_URAIAN TUGAS_. Tulis ulang setiap baris dalam daftar di bawah ini tanpa mengubah satu huruf, angka, atau tanda baca pun.

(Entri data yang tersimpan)
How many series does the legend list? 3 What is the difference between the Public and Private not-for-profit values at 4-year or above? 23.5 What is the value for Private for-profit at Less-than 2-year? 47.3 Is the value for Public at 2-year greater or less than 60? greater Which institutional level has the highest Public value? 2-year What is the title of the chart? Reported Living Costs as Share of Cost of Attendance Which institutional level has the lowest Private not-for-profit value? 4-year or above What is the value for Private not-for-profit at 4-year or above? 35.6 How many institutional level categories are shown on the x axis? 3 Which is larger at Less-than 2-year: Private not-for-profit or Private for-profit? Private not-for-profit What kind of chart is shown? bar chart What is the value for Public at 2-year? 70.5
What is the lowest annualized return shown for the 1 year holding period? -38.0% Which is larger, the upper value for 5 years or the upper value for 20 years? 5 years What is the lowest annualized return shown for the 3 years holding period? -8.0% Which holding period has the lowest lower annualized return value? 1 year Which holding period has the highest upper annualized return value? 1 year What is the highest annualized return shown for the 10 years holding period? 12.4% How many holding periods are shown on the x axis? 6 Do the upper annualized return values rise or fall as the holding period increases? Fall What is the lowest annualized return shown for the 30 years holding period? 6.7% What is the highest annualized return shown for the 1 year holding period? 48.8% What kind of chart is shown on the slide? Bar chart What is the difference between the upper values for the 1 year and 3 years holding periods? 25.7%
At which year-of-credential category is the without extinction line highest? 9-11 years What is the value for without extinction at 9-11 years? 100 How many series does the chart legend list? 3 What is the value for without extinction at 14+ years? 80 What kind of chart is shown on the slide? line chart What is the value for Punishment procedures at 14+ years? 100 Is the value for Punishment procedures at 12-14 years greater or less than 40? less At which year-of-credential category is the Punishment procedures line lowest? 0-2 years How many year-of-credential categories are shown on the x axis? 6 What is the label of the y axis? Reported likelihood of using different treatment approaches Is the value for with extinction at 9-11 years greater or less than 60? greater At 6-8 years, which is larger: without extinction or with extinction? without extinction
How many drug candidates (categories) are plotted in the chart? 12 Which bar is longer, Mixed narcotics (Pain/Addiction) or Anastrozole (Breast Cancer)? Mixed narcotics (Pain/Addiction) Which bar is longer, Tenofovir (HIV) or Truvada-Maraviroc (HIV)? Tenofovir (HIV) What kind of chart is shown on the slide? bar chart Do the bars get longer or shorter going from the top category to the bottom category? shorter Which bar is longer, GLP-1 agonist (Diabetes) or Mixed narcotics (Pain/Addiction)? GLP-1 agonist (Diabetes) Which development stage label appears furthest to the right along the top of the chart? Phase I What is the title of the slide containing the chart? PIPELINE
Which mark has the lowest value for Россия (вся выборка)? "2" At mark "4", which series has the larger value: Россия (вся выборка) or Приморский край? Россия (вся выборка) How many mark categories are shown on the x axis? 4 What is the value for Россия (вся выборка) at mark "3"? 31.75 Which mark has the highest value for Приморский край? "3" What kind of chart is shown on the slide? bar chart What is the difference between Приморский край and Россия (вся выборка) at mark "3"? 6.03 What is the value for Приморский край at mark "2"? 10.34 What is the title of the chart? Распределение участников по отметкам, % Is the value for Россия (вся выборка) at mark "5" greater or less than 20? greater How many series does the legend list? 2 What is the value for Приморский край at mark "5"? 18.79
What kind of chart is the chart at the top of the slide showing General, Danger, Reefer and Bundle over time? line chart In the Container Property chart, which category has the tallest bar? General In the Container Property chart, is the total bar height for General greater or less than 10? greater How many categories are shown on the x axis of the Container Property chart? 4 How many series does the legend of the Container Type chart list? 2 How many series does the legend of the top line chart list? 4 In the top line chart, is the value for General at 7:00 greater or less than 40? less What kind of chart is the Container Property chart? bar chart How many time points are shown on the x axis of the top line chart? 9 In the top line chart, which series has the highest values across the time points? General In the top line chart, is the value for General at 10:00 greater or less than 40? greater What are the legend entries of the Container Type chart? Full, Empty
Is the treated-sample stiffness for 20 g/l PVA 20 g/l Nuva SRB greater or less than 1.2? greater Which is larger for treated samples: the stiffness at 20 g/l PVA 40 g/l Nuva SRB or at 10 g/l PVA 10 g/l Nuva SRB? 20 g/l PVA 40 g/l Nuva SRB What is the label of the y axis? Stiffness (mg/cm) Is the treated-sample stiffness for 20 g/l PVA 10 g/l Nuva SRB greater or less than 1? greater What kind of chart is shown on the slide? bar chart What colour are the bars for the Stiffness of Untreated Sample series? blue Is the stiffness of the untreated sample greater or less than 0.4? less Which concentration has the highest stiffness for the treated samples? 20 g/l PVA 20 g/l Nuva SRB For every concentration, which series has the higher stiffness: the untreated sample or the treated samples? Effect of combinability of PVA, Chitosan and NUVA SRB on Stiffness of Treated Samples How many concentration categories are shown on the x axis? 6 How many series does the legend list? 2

_TEMPAT JAWABAN_.
How many series does the legend list? 3 What is the difference between the Public and Private not-for-profit values at 4-year or above? 23.5 What is the value for Private for-profit at Less-than 2-year? 47.3 Is the value for Public at 2-year greater or less than 60? greater Which institutional level has the highest Public value? 2-year What is the title of the chart? Reported Living Costs as Share of Cost of Attendance Which institutional level has the lowest Private not-for-profit value? 4-year or above What is the value for Private not-for-profit at 4-year or above? 35.6 How many institutional level categories are shown on the x axis? 3 Which is larger at Less-than 2-year: Private not-for-profit or Private for-profit? Private not-for-profit What kind of chart is shown? bar chart What is the value for Public at 2-year? 70.5
What is the lowest annualized return shown for the 1 year holding period? -38.0% Which is larger, the upper value for 5 years or the upper value for 20 years? 5 years What is the lowest annualized return shown for the 3 years holding period? -8.0% Which holding period has the lowest lower annualized return value? 1 year Which holding period has the highest upper annualized return value? 1 year What is the highest annualized return shown for the 10 years holding period? 12.4% How many holding periods are shown on the x axis? 6 Do the upper annualized return values rise or fall as the holding period increases? Fall What is the lowest annualized return shown for the 30 years holding period? 6.7% What is the highest annualized return shown for the 1 year holding period? 48.8% What kind of chart is shown on the slide? Bar chart What is the difference between the upper values for the 1 year and 3 years holding periods? 25.7%
At which year-of-credential category is the without extinction line highest? 9-11 years What is the value for without extinction at 9-11 years? 100 How many series does the chart legend list? 3 What is the value for without extinction at 14+ years? 80 What kind of chart is shown on the slide? line chart What is the value for Punishment procedures at 14+ years? 100 Is the value for Punishment procedures at 12-14 years greater or less than 40? less At which year-of-credential category is the Punishment procedures line lowest? 0-2 years How many year-of-credential categories are shown on the x axis? 6 What is the label of the y axis? Reported likelihood of using different treatment approaches Is the value for with extinction at 9-11 years greater or less than 60? greater At 6-8 years, which is larger: without extinction or with extinction? without extinction
How many drug candidates (categories) are plotted in the chart? 12 Which bar is longer, Mixed narcotics (Pain/Addiction) or Anastrozole (Breast Cancer)? Mixed narcotics (Pain/Addiction) Which bar is longer, Tenofovir (HIV) or Truvada-Maraviroc (HIV)? Tenofovir (HIV) What kind of chart is shown on the slide? bar chart Do the bars get longer or shorter going from the top category to the bottom category? shorter Which bar is longer, GLP-1 agonist (Diabetes) or Mixed narcotics (Pain/Addiction)? GLP-1 agonist (Diabetes) Which development stage label appears furthest to the right along the top of the chart? Phase I What is the title of the slide containing the chart? PIPELINE
Which mark has the lowest value for Россия (вся выборка)? "2" At mark "4", which series has the larger value: Россия (вся выборка) or Приморский край? Россия (вся выборка) How many mark categories are shown on the x axis? 4 What is the value for Россия (вся выборка) at mark "3"? 31.75 Which mark has the highest value for Приморский край? "3" What kind of chart is shown on the slide? bar chart What is the difference between Приморский край and Россия (вся выборка) at mark "3"? 6.03 What is the value for Приморский край at mark "2"? 10.34 What is the title of the chart? Распределение участников по отметкам, % Is the value for Россия (вся выборка) at mark "5" greater or less than 20? greater How many series does the legend list? 2 What is the value for Приморский край at mark "5"? 18.79
What kind of chart is the chart at the top of the slide showing General, Danger, Reefer and Bundle over time? line chart In the Container Property chart, which category has the tallest bar? General In the Container Property chart, is the total bar height for General greater or less than 10? greater How many categories are shown on the x axis of the Container Property chart? 4 How many series does the legend of the Container Type chart list? 2 How many series does the legend of the top line chart list? 4 In the top line chart, is the value for General at 7:00 greater or less than 40? less What kind of chart is the Container Property chart? bar chart How many time points are shown on the x axis of the top line chart? 9 In the top line chart, which series has the highest values across the time points? General In the top line chart, is the value for General at 10:00 greater or less than 40? greater What are the legend entries of the Container Type chart? Full, Empty
Is the treated-sample stiffness for 20 g/l PVA 20 g/l Nuva SRB greater or less than 1.2? greater Which is larger for treated samples: the stiffness at 20 g/l PVA 40 g/l Nuva SRB or at 10 g/l PVA 10 g/l Nuva SRB? 20 g/l PVA 40 g/l Nuva SRB What is the label of the y axis? Stiffness (mg/cm) Is the treated-sample stiffness for 20 g/l PVA 10 g/l Nuva SRB greater or less than 1? greater What kind of chart is shown on the slide? bar chart What colour are the bars for the Stiffness of Untreated Sample series? blue Is the stiffness of the untreated sample greater or less than 0.4? less Which concentration has the highest stiffness for the treated samples? 20 g/l PVA 20 g/l Nuva SRB For every concentration, which series has the higher stiffness: the untreated sample or the treated samples? Effect of combinability of PVA, Chitosan and NUVA SRB on Stiffness of Treated Samples How many concentration categories are shown on the x axis? 6 How many series does the legend list? 2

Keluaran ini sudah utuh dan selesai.